Ordinary Origins: What it’s like to live in Cupertino

The very complicated and simple life of a girl living in the Bay Area

Emily Xia

When people ask me where I’m from, I always have one simple answer: I’m from Cupertino, California.

That’s it. In the fifteen years I’ve been alive, I’ve only lived in this small city.

Hi, my name is Emily, and this year I will be exploring the lives of the students of MVHS and their origins. Everyone has their own origin, and I will express them with written word. The people who traveled hundreds of thousands of miles to be here. The people who drove across the country. The people who decided to pack their bags and join this community one way or another.

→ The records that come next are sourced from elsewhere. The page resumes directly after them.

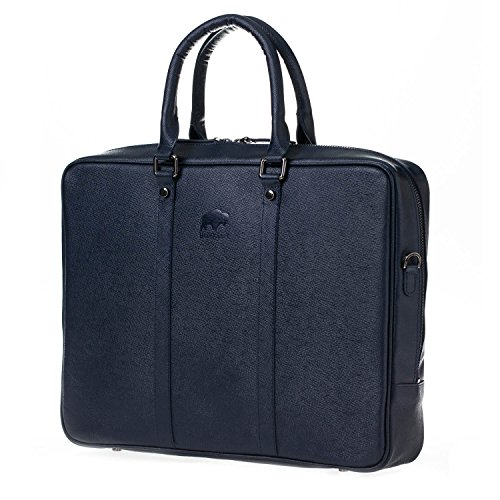 Laptop Load Top Leather (Burkley Case Genuine Top Grain Leather Briefcase with Soft Felt Interior | Luxury for Everyday Use and Professional Work Load (SAFFIANO NAVY BLUE))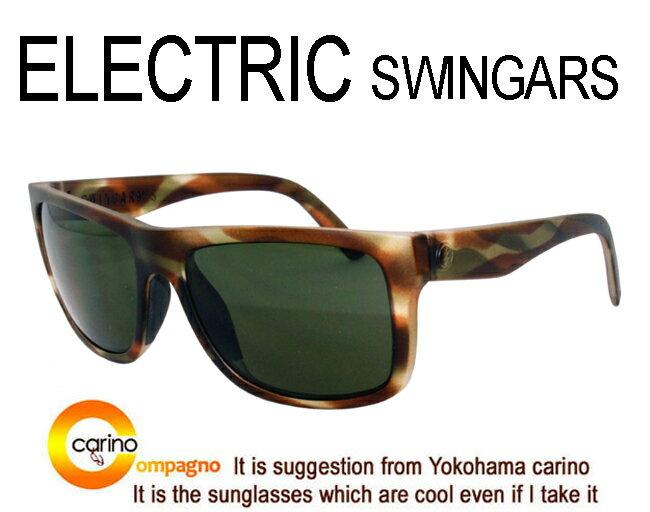 ELECTRIC SWINGARM S 【ポイント10倍】エレクトリック スウィンガーS サングラス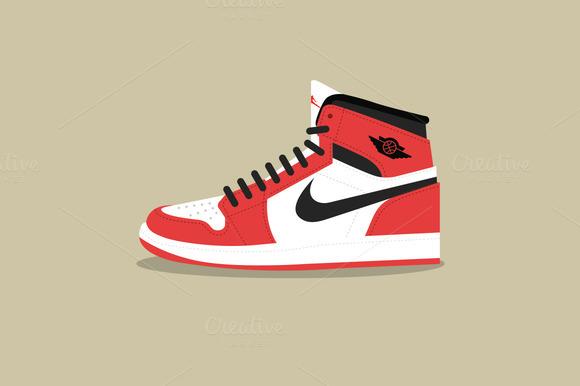 Sneakons Air Jordan 1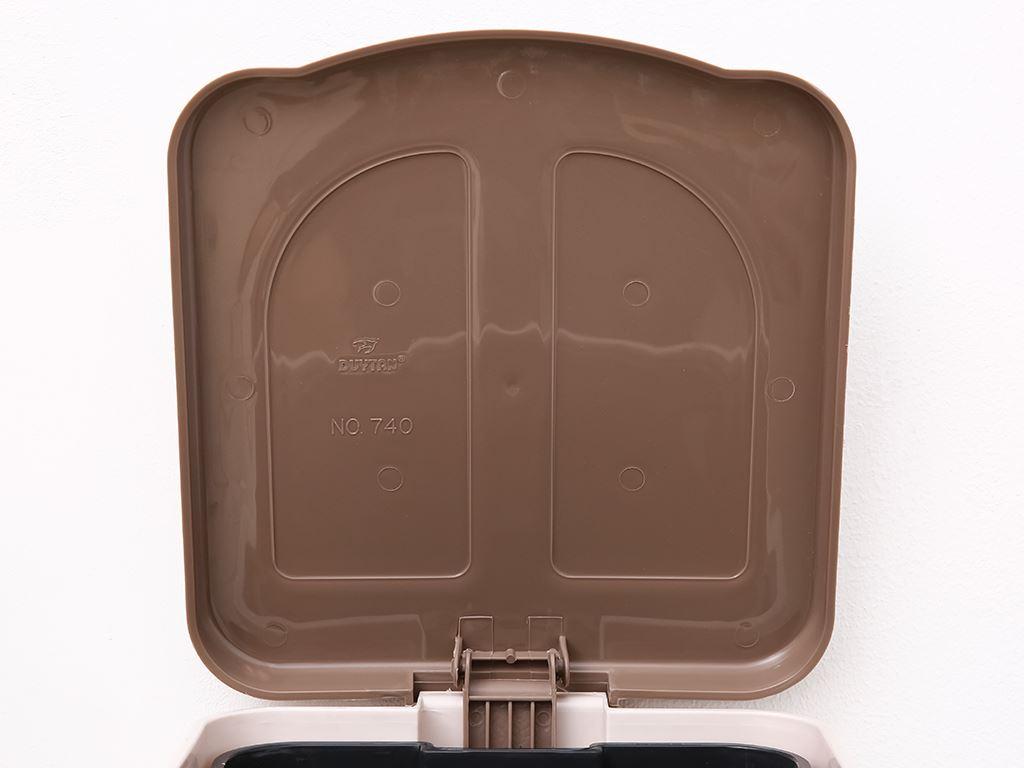 Thùng rác đạp nhựa trung Duy Tân TR03 (giao màu ngẫu nhiên) 11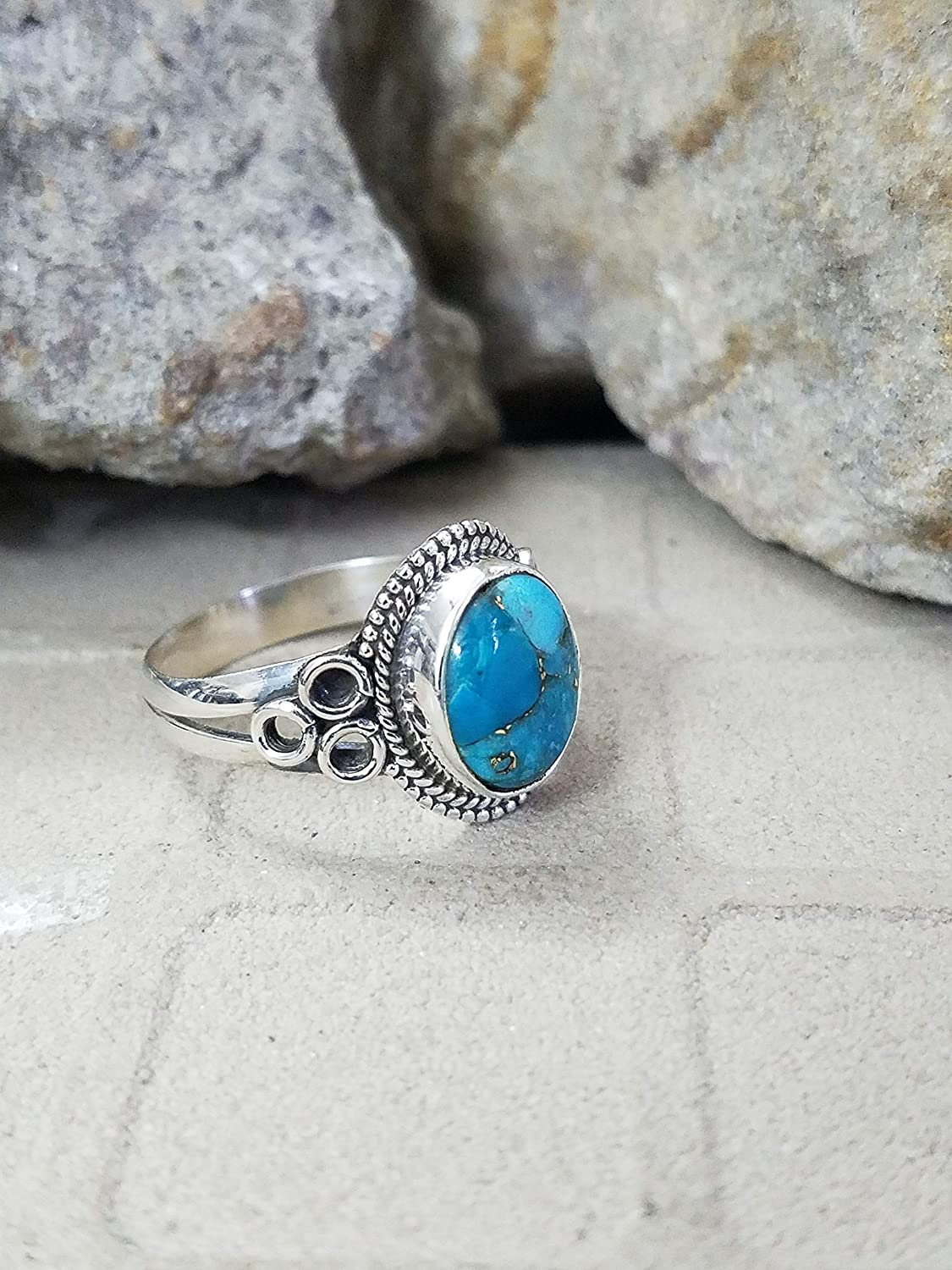 Blue Copper Turquoise Ring, 925 Sterling Silver Ring, Fashionable Ring, Stylish Ring, Anniversary Gift, Attractive Ring, Fashionable Ring, Ring For Her, Fine Jewelry, Genuine Ring, Graceful Ring, US All Size Ring......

Or people like me, who have only seen these futuristic buildings, the bright tea shops sprouting on every corner. Everyone has their own story to tell, and all of them will be conveyed, starting with my own. Being someone of humble origins, mine seems a bit too simple.

But there’s more to the story than that.

There is a little girl. She lives in a small house on a small street. The garage door opens, and out comes the girl with her mother, both smiling. The little girl is on her scooter, and her mother is following closely behind, encouraging her with words of affirmation. The little girl scoots along faster and faster, beaming all the way.

Scooter 2

Suddenly, the scooter hits a crack in the concrete. It clatters to the ground, and the girl goes with it, falling to the floor. Her mother is there in a second, soothing her, wiping her tears, and treating her wounds. Within minutes, she is beaming again. She picks up her scooter.

A year later, the girl sits in her fifth grade classroom. She learns about history from her teacher who stands up, and surprises the class with black tea and biscuits. The girl sips the cup of tea, and munches on her biscuit. She chats energetically, and laughs when her friends make disgusted faces as they drink their tea.

Before she knows it, a year has passed. She waves at her mother from outside of the car as she walks towards the gates of the middle school. Wearing her new sneakers, feeling the weight of the notebooks and binders in her backpack, she excitedly walks with her schedule in hand, finding her first class. She sits down at an empty seat and looks around the room. There are no familiar faces, yet she is not upset. A girl sits down next to her, and she immediately strikes up a conversation. They talk for the whole year, and soon become inseparable.

Cooking 1

Fast forward another year, when the girl is sitting in her cooking class. She intently listens to her instructor, and calmly follows each step. She puts the eggs, sugar, cinnamon and milk into a bowl and whisks them together. She dips bread into the mix, and sets it on the frying pan. Soon, the whole room is filled with the sounds of sizzling toast, the smell of sweet cinnamon filling the air. She uses her spatula and places each piece of french toast on the plate. It’s definitely not perfect, and she feels disappointed. But when she places whipped cream and strawberries on top and digs in, she smiles and eats the whole slice.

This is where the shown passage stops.